[TEXTAUSZUG]:
II. Die Beschwerde ist unbegründet.

1. Nach § 1909 BGB erhält, wer unter elterlicher Sorge steht, für Angelegenheiten, an der Besorgung die Eltern oder der Vormund verhindert sind, einen Pfleger. Für die nach § 1909 anzuordnende Pflegschaft gelten die Vorschriften über die Berufung zur Vormundschaft nicht (§ 1916 BGB).

2. Nach § 1600a Abs. 3 BGB kann für ein geschäftsunfähiges oder in der Geschäftsfähigkeit beschränktes Kind nur der gesetzliche Vertreter die Vaterschaft anfechten. Gesetzliche Vertreter des Kindes sind hier seine Mutter und sein - rechtlicher - Vater (§ 1629 Abs. 1 BGB). Beide sind jedoch in einem Vaterschaftsanfechtungsverfahren an der gesetzlichen Vertretung gehindert.

a. Der rechtliche Vater, hier also der Ehemann der Mutter des Kindes, ist bei der Anfechtung durch andere Berechtigte, hier durch das Kind, nach § 1600 Abs. 1 Nr. 4 von der Vertretung des Kindes ausgeschlossen (vgl. BGH - FamRZ 2012, 859). Der BGH hat in der genannten Entscheidung klargestellt, auch nach der Änderung des Verfahrensrechts, wonach Abstammungssachen nicht mehr als Streitverfahren zu begreifen sind, sei der in § 1795 Abs. 2 BGB i.V.m. § 181 BGB zum Ausdruck kommende Rechtsgedanke auf den Ausschluss des rechtlichen Vaters von der gesetzlichen Vertretung des Kindes weiter anzuwenden. Der Vater könne nicht gesetzlicher Vertreter des Kindes sein, wenn das Verfahren auf die Beseitigung des zwischen ihm und dem Kind bestehenden Statusverhältnisses gerichtet sei.

[Einträge zur räumlichen Anordnung]
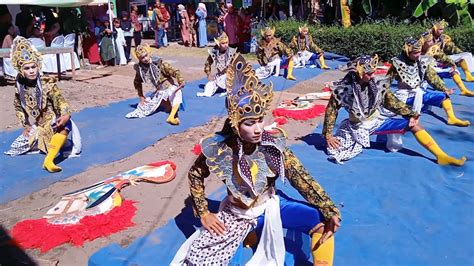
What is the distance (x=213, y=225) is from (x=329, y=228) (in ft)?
2.10

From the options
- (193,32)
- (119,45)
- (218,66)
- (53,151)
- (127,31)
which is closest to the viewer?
(53,151)

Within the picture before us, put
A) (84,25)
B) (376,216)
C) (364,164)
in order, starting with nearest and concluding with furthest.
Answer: (376,216), (364,164), (84,25)

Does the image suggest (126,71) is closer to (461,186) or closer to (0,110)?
(0,110)

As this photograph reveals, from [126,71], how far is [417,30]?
694 centimetres

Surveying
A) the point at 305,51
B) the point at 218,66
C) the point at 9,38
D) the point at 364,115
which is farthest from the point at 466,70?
the point at 9,38

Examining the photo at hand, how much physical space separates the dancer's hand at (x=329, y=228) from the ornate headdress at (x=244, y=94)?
0.69m

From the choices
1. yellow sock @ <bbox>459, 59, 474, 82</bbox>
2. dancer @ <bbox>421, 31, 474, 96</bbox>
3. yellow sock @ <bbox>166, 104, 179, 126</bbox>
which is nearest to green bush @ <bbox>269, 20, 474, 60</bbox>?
yellow sock @ <bbox>459, 59, 474, 82</bbox>

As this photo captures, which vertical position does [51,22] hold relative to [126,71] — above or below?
above

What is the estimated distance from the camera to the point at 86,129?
20.2 feet

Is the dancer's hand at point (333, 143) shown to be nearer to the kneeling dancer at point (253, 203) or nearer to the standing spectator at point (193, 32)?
the kneeling dancer at point (253, 203)

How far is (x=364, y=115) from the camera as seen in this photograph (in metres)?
4.57

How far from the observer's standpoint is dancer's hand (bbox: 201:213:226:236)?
261 cm

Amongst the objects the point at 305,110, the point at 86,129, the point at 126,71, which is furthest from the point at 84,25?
the point at 305,110

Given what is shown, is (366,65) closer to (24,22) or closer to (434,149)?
(434,149)
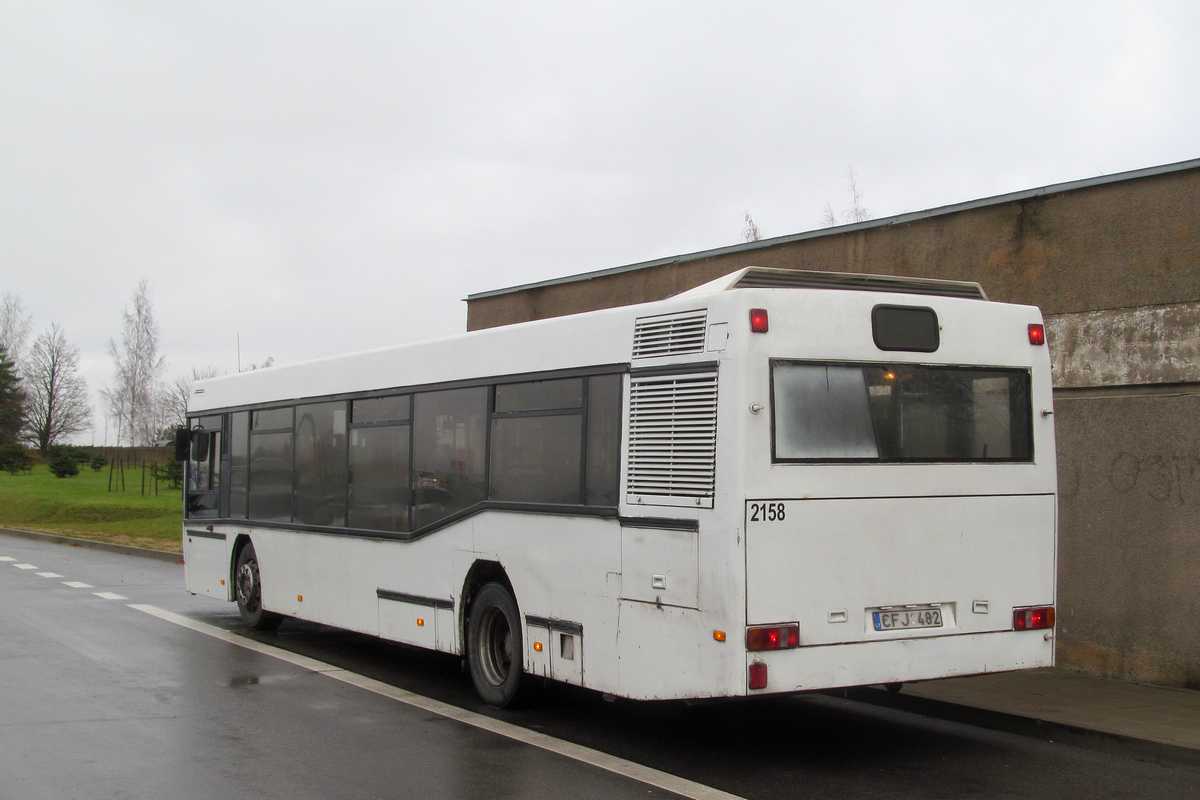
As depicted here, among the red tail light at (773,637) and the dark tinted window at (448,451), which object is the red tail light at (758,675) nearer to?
the red tail light at (773,637)

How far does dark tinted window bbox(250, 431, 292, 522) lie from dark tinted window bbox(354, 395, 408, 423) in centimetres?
155

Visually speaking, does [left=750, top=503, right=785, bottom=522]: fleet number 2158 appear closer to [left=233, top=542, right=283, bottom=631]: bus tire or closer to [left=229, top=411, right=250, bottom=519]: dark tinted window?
[left=233, top=542, right=283, bottom=631]: bus tire

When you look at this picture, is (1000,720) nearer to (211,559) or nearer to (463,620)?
(463,620)

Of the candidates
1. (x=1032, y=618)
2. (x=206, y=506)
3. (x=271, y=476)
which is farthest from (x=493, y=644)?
(x=206, y=506)

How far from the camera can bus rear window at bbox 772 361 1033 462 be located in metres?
6.55

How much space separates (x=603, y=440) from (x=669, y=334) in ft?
3.01

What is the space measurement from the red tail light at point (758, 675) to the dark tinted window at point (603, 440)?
1.48 meters

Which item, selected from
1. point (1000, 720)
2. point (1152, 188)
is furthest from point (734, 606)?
point (1152, 188)

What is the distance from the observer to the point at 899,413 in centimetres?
686

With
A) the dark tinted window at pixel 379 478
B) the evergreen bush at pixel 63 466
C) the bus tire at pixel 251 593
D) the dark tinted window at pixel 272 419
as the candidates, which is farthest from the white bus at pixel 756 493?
the evergreen bush at pixel 63 466

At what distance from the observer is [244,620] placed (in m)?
12.8

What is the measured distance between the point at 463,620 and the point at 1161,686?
5.48m

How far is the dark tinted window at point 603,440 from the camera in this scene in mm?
7285

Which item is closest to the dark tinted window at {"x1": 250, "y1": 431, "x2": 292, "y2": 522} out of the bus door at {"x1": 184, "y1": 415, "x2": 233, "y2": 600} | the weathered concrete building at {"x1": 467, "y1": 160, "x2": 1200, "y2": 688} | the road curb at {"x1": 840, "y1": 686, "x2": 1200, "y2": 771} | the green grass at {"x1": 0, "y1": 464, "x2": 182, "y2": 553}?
the bus door at {"x1": 184, "y1": 415, "x2": 233, "y2": 600}
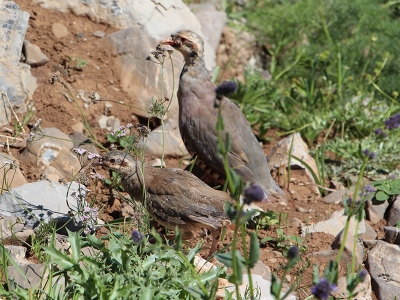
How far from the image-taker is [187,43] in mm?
6723

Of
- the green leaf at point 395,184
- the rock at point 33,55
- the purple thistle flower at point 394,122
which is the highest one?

[AUFGABEN]:
• a. Übernehmen Sie aus dem Textauszug wörtlich den Abschnitt, der mit den Worten „II. Die Beschwerde“ beginnt und nach den Worten „gesetzlichen Vertretung gehindert.“ endet.
• b. Wer kann laut dem Textauszug nach § 1600a Abs. 3 BGB für ein geschäftsunfähiges oder in der Geschäftsfähigkeit beschränktes Kind die Vaterschaft anfechten?
Die Einträge stammen aus einer anderen Quelle als der Textauszug.

[LÖSUNGEN]:
• a.
II. Die Beschwerde ist unbegründet.

1. Nach § 1909 BGB erhält, wer unter elterlicher Sorge steht, für Angelegenheiten, an der Besorgung die Eltern oder der Vormund verhindert sind, einen Pfleger. Für die nach § 1909 anzuordnende Pflegschaft gelten die Vorschriften über die Berufung zur Vormundschaft nicht (§ 1916 BGB).

2. Nach § 1600a Abs. 3 BGB kann für ein geschäftsunfähiges oder in der Geschäftsfähigkeit beschränktes Kind nur der gesetzliche Vertreter die Vaterschaft anfechten. Gesetzliche Vertreter des Kindes sind hier seine Mutter und sein - rechtlicher - Vater (§ 1629 Abs. 1 BGB). Beide sind jedoch in einem Vaterschaftsanfechtungsverfahren an der gesetzlichen Vertretung gehindert.

• b. Nur der gesetzliche Vertreter des Kindes.